Early this month, the federal district court for the Southern District of New York ruled that a New York City law requiring food service industry employers to provide a payroll deduction system for their employees to make donations to non-profit organizations did not violate the First Amendment rights of such employers.
New York City’s law became effective in late 2017. Fast food establishments are required to create and maintain deduction systems. Upon request from an employee, the establishment must deduct a donation to a non-profit organization from the employee’s pay check and remit it to the designated organization. Non-profit organizations that receive funds through the system are required to reimburse employers for the cost of maintaining the deduction system, if requested by the employers.
After finding that the trade industry association bringing the claim in question had standing to challenge the law, the court found that it did not violate the First Amendment rights of employers or employees.
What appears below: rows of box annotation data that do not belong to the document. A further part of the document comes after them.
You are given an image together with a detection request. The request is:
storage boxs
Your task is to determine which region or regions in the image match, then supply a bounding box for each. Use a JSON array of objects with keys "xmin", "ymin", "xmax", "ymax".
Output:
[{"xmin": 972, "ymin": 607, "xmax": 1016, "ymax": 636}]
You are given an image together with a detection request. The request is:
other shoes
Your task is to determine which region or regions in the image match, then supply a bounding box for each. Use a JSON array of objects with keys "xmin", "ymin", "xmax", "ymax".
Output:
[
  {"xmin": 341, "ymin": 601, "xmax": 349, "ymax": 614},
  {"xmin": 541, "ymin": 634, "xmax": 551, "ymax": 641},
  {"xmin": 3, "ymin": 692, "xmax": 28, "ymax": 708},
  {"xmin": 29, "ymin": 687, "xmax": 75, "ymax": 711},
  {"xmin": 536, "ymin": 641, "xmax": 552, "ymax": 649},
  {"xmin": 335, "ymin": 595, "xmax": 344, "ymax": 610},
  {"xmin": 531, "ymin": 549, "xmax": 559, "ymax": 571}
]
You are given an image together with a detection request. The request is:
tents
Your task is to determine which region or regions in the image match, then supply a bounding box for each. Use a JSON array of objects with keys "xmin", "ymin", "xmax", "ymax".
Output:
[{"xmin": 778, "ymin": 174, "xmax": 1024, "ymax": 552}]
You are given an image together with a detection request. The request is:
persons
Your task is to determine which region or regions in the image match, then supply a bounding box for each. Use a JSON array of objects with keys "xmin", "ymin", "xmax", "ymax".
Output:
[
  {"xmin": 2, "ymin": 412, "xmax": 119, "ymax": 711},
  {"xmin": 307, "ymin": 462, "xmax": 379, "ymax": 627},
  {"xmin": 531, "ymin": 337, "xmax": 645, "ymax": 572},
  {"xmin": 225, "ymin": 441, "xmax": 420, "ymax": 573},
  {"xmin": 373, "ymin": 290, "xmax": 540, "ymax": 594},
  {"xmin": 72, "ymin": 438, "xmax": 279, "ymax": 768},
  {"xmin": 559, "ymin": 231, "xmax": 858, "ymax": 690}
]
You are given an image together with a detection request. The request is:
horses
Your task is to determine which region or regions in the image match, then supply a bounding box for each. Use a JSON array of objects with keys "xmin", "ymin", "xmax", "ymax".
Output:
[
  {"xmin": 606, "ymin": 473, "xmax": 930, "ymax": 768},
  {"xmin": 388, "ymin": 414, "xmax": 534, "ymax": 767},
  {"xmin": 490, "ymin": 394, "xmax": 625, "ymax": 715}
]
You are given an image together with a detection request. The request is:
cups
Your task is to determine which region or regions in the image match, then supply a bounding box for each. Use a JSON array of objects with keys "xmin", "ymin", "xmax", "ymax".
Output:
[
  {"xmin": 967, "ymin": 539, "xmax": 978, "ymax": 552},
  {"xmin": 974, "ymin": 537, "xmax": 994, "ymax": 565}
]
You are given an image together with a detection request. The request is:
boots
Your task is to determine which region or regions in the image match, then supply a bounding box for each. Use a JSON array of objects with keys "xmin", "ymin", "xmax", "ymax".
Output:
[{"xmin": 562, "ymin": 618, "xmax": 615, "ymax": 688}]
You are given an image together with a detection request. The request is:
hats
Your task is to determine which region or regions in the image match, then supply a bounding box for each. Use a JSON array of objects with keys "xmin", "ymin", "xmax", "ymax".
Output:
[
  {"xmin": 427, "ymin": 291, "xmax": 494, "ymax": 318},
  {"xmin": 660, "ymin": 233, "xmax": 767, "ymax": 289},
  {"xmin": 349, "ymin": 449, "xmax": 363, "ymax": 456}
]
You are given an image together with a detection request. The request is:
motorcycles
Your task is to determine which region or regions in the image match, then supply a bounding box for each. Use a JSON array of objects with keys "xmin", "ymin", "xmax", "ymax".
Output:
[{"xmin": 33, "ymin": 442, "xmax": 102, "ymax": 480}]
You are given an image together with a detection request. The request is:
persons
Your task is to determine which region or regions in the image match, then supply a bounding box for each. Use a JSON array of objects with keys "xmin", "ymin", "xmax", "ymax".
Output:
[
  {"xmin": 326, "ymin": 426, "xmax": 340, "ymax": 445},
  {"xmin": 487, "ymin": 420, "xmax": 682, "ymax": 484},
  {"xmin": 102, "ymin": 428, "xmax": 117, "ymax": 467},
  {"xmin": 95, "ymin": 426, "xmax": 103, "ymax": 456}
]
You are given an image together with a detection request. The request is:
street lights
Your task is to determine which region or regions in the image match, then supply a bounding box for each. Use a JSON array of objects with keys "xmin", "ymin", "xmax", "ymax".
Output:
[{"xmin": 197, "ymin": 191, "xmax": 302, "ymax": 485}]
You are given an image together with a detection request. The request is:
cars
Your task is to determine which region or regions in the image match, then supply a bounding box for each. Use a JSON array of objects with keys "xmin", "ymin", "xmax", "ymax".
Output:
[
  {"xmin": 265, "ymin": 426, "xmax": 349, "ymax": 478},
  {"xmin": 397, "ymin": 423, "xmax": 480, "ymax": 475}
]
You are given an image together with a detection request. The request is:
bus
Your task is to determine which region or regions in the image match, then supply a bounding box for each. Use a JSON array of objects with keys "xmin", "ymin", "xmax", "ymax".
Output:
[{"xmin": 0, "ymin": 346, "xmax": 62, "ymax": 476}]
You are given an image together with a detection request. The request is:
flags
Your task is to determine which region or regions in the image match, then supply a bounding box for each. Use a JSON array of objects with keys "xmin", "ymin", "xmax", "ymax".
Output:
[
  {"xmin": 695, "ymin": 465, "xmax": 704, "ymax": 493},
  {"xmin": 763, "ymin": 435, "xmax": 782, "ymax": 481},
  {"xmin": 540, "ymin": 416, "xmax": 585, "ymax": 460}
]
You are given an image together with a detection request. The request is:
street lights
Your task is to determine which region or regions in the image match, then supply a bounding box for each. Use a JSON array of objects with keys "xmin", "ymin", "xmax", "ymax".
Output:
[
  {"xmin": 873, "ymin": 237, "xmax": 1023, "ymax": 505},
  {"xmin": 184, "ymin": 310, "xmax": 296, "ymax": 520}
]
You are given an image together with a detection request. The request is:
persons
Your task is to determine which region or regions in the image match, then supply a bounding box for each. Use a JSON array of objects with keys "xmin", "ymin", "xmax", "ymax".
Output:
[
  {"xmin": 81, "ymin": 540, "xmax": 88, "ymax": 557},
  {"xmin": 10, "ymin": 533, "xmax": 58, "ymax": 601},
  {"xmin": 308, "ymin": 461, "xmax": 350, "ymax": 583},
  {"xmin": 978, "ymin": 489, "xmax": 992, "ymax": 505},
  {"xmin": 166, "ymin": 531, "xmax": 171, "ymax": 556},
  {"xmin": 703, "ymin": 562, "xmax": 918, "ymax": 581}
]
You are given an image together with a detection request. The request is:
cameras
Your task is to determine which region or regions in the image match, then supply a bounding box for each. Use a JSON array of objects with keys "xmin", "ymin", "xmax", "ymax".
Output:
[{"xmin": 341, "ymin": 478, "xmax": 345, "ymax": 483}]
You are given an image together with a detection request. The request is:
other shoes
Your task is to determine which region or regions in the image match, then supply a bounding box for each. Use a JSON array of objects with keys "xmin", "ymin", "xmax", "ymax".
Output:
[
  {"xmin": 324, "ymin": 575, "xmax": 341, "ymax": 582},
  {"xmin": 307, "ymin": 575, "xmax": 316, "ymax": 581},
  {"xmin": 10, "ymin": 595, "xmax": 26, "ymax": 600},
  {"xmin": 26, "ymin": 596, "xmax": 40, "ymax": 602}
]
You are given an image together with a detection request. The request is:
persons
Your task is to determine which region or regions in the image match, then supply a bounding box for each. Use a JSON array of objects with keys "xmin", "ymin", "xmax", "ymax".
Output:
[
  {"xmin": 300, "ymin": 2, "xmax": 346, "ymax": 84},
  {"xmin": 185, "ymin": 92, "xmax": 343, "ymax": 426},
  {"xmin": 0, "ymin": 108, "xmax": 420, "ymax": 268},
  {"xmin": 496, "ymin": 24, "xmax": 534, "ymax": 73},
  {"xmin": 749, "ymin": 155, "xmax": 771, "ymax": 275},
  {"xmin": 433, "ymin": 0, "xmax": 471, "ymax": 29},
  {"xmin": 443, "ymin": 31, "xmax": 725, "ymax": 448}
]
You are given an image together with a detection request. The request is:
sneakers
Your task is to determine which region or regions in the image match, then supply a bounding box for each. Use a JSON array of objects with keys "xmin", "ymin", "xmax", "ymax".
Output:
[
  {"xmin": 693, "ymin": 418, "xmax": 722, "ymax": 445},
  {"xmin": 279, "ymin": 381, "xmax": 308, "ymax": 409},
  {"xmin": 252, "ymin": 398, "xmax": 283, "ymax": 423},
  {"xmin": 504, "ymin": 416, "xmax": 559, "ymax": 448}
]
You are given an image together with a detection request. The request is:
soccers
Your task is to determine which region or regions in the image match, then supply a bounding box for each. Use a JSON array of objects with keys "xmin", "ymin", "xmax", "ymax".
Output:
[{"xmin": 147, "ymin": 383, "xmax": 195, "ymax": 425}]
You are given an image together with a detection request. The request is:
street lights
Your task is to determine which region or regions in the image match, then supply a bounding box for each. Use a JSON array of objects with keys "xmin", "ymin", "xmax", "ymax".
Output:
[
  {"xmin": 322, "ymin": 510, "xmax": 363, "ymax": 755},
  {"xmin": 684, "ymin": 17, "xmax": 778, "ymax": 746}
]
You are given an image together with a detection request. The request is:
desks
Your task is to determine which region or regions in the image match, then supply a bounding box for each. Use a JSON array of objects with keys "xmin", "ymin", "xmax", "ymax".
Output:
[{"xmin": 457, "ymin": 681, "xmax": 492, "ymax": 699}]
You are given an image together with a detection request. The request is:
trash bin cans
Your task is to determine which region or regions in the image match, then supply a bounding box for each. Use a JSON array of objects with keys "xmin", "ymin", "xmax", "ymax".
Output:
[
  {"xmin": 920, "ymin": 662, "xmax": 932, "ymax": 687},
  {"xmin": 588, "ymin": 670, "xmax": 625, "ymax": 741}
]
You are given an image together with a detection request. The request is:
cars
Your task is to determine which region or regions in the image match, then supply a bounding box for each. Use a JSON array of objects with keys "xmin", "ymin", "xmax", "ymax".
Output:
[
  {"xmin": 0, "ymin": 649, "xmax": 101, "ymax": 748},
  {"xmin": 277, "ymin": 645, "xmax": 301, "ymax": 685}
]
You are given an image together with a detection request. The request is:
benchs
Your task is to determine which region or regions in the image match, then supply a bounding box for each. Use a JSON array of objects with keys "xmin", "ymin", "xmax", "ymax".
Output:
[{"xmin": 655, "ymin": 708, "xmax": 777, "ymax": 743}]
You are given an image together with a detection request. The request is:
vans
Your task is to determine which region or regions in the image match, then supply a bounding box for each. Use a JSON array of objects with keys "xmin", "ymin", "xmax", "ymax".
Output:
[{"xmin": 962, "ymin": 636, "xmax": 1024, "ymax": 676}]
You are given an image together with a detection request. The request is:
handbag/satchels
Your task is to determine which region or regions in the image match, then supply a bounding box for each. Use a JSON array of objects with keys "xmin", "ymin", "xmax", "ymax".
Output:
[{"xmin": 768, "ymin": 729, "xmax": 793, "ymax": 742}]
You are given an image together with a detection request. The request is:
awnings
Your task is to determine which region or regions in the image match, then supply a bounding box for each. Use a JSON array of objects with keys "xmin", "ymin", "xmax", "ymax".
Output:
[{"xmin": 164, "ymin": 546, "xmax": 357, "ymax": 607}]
The plaintiffs principally challenged the law as one compelling speech, arguing that the law requires employers to support non-profit organizations and to repeat employees’ messages. But the court held that the conduct in question—sending a check to an employee’s designated non-profit organization—was not speech. Moreover, even if it were speech, the court found that the mere act of sending money to an employee’s designated non-profit recipient cannot be considered the speech of the employer at all, and therefore is not compelled speech. The court found that the law in question did not put employers at such risk that they would not speak at all—in contrast, the law simply required them to perform a ministerial act of dealing with payroll deductions.
The court also rejected the trade association’s freedom of association and National Labor Relations Act claims.
Restaurant Law Ctr. v. City of New York, No. 17 Civ. 9128 (PGG), 2019 WL 464822 (S.D.N.Y. Feb. 6, 2019).